▶ Data to use:

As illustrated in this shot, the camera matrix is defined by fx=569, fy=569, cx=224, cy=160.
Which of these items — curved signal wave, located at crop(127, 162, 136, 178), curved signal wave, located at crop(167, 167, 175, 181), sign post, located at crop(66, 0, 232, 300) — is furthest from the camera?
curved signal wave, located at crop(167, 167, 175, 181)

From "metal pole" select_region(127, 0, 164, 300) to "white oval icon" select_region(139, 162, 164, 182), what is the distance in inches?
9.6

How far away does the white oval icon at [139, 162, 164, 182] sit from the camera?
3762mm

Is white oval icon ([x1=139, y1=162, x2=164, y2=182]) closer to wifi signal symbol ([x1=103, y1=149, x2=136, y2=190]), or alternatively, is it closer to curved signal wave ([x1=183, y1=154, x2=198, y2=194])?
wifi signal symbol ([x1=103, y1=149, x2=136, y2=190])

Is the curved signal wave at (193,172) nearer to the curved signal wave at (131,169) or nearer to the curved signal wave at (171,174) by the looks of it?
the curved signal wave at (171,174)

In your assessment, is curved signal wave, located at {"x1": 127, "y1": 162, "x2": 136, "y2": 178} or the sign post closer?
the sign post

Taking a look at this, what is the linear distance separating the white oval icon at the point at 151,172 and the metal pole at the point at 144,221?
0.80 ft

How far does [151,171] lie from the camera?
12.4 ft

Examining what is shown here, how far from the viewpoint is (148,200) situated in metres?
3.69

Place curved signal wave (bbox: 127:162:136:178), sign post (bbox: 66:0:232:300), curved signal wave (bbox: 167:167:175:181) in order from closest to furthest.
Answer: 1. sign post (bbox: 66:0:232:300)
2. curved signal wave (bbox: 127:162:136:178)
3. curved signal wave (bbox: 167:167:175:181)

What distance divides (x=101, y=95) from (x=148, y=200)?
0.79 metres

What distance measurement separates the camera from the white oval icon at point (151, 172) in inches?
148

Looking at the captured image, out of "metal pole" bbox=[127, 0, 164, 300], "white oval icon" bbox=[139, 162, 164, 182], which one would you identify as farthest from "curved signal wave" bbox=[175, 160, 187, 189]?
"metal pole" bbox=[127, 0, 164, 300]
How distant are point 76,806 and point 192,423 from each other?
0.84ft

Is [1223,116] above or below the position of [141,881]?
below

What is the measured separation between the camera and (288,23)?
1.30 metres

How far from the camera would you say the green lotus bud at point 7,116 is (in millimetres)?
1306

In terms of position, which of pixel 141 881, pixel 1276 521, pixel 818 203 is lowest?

▶ What the task requires: Set out every line of the rows above as a numbered list, skipping the blank lines.

▶ The answer:
1. As illustrated in this shot, the camera matrix is defined by fx=569, fy=569, cx=224, cy=160.
2. Which of these items — curved signal wave, located at crop(127, 162, 136, 178), curved signal wave, located at crop(167, 167, 175, 181), sign post, located at crop(66, 0, 232, 300) — is furthest from the camera?
3. curved signal wave, located at crop(167, 167, 175, 181)
4. From "metal pole" select_region(127, 0, 164, 300) to "white oval icon" select_region(139, 162, 164, 182), what is the distance in inches?
5. 9.6
6. How far away does the white oval icon at [139, 162, 164, 182] sit from the camera?
7. 3762mm
8. Is white oval icon ([x1=139, y1=162, x2=164, y2=182]) closer to wifi signal symbol ([x1=103, y1=149, x2=136, y2=190]), or alternatively, is it closer to curved signal wave ([x1=183, y1=154, x2=198, y2=194])?
9. wifi signal symbol ([x1=103, y1=149, x2=136, y2=190])
10. Is the curved signal wave at (193,172) nearer to the curved signal wave at (131,169) or nearer to the curved signal wave at (171,174) by the looks of it?
11. the curved signal wave at (171,174)
12. In your assessment, is curved signal wave, located at {"x1": 127, "y1": 162, "x2": 136, "y2": 178} or the sign post closer?
13. the sign post
14. Taking a look at this, what is the linear distance separating the white oval icon at the point at 151,172 and the metal pole at the point at 144,221?
15. 0.80 ft
16. How far does [151,171] lie from the camera?
17. 12.4 ft
18. Examining what is shown here, how far from the viewpoint is (148,200) situated in metres?
19. 3.69
20. Place curved signal wave (bbox: 127:162:136:178), sign post (bbox: 66:0:232:300), curved signal wave (bbox: 167:167:175:181) in order from closest to furthest.
21. Answer: 1. sign post (bbox: 66:0:232:300)
22. 2. curved signal wave (bbox: 127:162:136:178)
23. 3. curved signal wave (bbox: 167:167:175:181)
24. What distance divides (x=101, y=95) from (x=148, y=200)?
25. 0.79 metres
26. What distance measurement separates the camera from the white oval icon at point (151, 172) in inches?
27. 148
28. Looking at the captured image, out of "metal pole" bbox=[127, 0, 164, 300], "white oval icon" bbox=[139, 162, 164, 182], which one would you identify as farthest from "curved signal wave" bbox=[175, 160, 187, 189]?
29. "metal pole" bbox=[127, 0, 164, 300]
30. How distant are point 76,806 and point 192,423 from each other?
31. 0.84ft
32. Is [1223,116] above or below the position of [141,881]?
33. below
34. What is the measured separation between the camera and (288,23)?
35. 1.30 metres
36. How far from the camera would you say the green lotus bud at point 7,116 is (in millimetres)?
37. 1306
38. In terms of position, which of pixel 141 881, pixel 1276 521, pixel 818 203 is lowest?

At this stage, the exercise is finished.